SHORT PROBLEM
Rewrite the data from its first line up to and including the line with "58H78V46L72 40H58L50 47L48" as a Markdown table with the columns "Index" and "Content", one row per line and no rows for blank lines.

Data excerpts:

□ □ □ □

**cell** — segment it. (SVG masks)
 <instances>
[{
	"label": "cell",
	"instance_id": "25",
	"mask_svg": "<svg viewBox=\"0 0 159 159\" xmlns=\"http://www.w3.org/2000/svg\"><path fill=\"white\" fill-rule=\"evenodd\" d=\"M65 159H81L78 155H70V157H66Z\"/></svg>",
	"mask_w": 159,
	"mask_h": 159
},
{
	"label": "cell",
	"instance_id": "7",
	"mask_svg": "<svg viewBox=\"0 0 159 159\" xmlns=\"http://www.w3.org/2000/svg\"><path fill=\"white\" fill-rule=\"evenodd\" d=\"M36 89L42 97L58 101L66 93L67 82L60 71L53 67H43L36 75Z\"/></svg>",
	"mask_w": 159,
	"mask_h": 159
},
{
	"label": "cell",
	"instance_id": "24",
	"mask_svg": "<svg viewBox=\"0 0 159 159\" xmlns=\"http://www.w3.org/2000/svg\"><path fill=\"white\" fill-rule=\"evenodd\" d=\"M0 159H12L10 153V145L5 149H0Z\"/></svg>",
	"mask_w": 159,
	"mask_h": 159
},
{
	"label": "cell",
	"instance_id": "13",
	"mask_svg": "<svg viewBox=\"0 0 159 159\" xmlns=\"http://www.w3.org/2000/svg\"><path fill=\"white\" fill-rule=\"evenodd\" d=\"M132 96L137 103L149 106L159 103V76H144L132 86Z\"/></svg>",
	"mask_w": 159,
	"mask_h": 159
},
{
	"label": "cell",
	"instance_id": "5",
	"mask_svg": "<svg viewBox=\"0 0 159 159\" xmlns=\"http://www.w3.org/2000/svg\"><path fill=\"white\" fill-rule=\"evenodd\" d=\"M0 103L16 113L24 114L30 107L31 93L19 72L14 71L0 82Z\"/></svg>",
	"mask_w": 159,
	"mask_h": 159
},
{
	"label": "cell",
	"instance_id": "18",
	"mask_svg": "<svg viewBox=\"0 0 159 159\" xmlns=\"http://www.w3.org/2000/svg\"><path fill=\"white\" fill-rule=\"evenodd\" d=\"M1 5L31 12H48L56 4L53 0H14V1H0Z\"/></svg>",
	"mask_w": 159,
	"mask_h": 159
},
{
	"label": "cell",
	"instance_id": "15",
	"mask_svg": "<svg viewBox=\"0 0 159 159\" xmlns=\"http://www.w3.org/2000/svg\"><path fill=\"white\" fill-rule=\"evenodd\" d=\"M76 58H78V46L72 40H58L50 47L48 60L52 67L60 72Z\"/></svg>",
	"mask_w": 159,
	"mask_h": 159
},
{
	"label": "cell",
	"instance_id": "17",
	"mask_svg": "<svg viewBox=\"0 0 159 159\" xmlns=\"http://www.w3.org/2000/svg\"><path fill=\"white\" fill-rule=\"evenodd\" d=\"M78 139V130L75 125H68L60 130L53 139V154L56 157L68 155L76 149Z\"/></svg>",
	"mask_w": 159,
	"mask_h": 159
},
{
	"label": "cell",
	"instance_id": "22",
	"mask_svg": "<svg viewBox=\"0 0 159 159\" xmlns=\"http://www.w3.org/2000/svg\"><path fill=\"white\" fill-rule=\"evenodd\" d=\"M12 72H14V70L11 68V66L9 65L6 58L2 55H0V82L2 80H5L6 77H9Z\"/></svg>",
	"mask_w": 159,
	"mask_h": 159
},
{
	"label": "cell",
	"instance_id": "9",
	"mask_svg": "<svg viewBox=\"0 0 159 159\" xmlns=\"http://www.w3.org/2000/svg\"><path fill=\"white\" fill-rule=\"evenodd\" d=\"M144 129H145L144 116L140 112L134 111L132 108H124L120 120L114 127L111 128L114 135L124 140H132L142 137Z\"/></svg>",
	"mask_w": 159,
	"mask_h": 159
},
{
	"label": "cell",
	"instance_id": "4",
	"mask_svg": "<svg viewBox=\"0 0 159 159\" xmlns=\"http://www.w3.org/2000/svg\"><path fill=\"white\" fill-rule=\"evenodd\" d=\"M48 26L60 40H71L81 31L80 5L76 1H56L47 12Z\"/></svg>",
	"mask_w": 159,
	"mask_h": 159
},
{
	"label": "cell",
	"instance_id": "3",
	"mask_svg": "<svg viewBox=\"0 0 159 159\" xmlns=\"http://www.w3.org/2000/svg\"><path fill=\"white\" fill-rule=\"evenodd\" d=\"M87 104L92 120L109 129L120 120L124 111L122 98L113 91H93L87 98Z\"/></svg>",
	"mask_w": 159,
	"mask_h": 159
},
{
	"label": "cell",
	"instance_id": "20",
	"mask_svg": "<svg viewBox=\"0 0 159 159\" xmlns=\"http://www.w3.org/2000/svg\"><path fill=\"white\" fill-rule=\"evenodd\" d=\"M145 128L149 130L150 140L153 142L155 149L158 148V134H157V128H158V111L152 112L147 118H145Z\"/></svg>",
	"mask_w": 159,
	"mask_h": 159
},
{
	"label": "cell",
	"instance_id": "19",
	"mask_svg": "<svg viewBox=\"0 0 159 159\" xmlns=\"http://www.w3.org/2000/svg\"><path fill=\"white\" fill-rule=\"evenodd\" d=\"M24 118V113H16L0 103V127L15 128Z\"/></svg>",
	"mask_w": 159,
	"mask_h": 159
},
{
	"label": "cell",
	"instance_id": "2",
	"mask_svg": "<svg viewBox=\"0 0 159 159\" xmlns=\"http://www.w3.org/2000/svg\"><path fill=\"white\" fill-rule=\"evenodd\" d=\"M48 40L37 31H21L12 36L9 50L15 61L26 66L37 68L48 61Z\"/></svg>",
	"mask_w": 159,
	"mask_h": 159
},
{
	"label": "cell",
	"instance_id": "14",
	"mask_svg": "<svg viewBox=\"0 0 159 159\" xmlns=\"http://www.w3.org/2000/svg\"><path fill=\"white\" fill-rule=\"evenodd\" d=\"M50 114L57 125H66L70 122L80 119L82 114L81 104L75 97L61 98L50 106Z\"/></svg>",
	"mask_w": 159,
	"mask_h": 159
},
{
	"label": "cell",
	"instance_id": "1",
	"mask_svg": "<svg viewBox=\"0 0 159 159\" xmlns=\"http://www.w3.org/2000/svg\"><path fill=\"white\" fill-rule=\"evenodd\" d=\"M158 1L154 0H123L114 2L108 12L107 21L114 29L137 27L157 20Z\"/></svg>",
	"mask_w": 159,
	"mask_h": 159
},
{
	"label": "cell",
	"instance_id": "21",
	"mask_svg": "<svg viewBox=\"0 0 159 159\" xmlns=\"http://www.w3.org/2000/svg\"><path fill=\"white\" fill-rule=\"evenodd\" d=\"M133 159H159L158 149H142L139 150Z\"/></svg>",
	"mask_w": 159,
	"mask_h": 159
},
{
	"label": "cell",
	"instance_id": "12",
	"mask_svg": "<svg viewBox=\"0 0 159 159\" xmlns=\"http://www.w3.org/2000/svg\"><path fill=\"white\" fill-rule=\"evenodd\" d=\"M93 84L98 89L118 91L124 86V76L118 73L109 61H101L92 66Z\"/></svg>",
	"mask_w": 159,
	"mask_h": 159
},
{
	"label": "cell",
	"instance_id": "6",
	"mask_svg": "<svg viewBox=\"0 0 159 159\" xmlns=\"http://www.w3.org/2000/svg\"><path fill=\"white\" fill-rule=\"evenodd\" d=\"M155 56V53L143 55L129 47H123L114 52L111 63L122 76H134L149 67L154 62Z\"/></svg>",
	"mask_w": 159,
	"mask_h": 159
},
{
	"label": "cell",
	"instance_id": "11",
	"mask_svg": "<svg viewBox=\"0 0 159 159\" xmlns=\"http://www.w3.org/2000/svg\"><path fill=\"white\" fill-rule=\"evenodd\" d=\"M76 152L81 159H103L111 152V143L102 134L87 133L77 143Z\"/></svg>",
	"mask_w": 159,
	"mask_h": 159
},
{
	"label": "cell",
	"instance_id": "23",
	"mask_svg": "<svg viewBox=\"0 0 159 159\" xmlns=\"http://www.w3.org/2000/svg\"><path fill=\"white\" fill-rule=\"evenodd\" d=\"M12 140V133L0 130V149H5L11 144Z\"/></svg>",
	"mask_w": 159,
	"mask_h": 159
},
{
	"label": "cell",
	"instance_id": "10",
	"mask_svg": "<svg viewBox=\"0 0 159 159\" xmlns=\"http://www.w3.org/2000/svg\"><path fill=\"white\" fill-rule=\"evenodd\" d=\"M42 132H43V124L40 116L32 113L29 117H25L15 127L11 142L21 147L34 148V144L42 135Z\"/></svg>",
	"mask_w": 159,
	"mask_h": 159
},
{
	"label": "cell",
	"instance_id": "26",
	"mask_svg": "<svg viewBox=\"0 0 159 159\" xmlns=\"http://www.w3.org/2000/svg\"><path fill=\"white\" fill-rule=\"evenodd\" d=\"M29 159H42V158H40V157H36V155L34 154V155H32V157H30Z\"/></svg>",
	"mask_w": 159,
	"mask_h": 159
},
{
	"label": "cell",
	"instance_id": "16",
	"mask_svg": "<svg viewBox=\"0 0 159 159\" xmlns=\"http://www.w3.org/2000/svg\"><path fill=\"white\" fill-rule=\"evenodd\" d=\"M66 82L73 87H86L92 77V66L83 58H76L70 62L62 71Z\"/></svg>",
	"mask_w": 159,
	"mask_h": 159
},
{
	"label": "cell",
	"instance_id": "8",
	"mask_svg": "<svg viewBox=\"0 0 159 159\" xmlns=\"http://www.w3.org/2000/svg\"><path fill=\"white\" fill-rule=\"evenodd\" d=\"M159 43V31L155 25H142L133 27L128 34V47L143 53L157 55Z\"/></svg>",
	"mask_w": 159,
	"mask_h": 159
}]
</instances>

□ □ □ □

FINISHED EXERCISE
| Index | Content |
|---|---|
| 1 | **cell** — segment it. (SVG masks) |
| 2 |  <instances> |
| 3 | [{ |
| 4 | 	"label": "cell", |
| 5 | 	"instance_id": "25", |
| 6 | 	"mask_svg": "<svg viewBox=\"0 0 159 159\" xmlns=\"http://www.w3.org/2000/svg\"><path fill=\"white\" fill-rule=\"evenodd\" d=\"M65 159H81L78 155H70V157H66Z\"/></svg>", |
| 7 | 	"mask_w": 159, |
| 8 | 	"mask_h": 159 |
| 9 | }, |
| 10 | { |
| 11 | 	"label": "cell", |
| 12 | 	"instance_id": "7", |
| 13 | 	"mask_svg": "<svg viewBox=\"0 0 159 159\" xmlns=\"http://www.w3.org/2000/svg\"><path fill=\"white\" fill-rule=\"evenodd\" d=\"M36 89L42 97L58 101L66 93L67 82L60 71L53 67H43L36 75Z\"/></svg>", |
| 14 | 	"mask_w": 159, |
| 15 | 	"mask_h": 159 |
| 16 | }, |
| 17 | { |
| 18 | 	"label": "cell", |
| 19 | 	"instance_id": "24", |
| 20 | 	"mask_svg": "<svg viewBox=\"0 0 159 159\" xmlns=\"http://www.w3.org/2000/svg\"><path fill=\"white\" fill-rule=\"evenodd\" d=\"M0 159H12L10 153V145L5 149H0Z\"/></svg>", |
| 21 | 	"mask_w": 159, |
| 22 | 	"mask_h": 159 |
| 23 | }, |
| 24 | { |
| 25 | 	"label": "cell", |
| 26 | 	"instance_id": "13", |
| 27 | 	"mask_svg": "<svg viewBox=\"0 0 159 159\" xmlns=\"http://www.w3.org/2000/svg\"><path fill=\"white\" fill-rule=\"evenodd\" d=\"M132 96L137 103L149 106L159 103V76H144L132 86Z\"/></svg>", |
| 28 | 	"mask_w": 159, |
| 29 | 	"mask_h": 159 |
| 30 | }, |
| 31 | { |
| 32 | 	"label": "cell", |
| 33 | 	"instance_id": "5", |
| 34 | 	"mask_svg": "<svg viewBox=\"0 0 159 159\" xmlns=\"http://www.w3.org/2000/svg\"><path fill=\"white\" fill-rule=\"evenodd\" d=\"M0 103L16 113L24 114L30 107L31 93L19 72L14 71L0 82Z\"/></svg>", |
| 35 | 	"mask_w": 159, |
| 36 | 	"mask_h": 159 |
| 37 | }, |
| 38 | { |
| 39 | 	"label": "cell", |
| 40 | 	"instance_id": "18", |
| 41 | 	"mask_svg": "<svg viewBox=\"0 0 159 159\" xmlns=\"http://www.w3.org/2000/svg\"><path fill=\"white\" fill-rule=\"evenodd\" d=\"M1 5L31 12H48L56 4L53 0H14V1H0Z\"/></svg>", |
| 42 | 	"mask_w": 159, |
| 43 | 	"mask_h": 159 |
| 44 | }, |
| 45 | { |
| 46 | 	"label": "cell", |
| 47 | 	"instance_id": "15", |
| 48 | 	"mask_svg": "<svg viewBox=\"0 0 159 159\" xmlns=\"http://www.w3.org/2000/svg\"><path fill=\"white\" fill-rule=\"evenodd\" d=\"M76 58H78V46L72 40H58L50 47L48 60L52 67L60 72Z\"/></svg>", |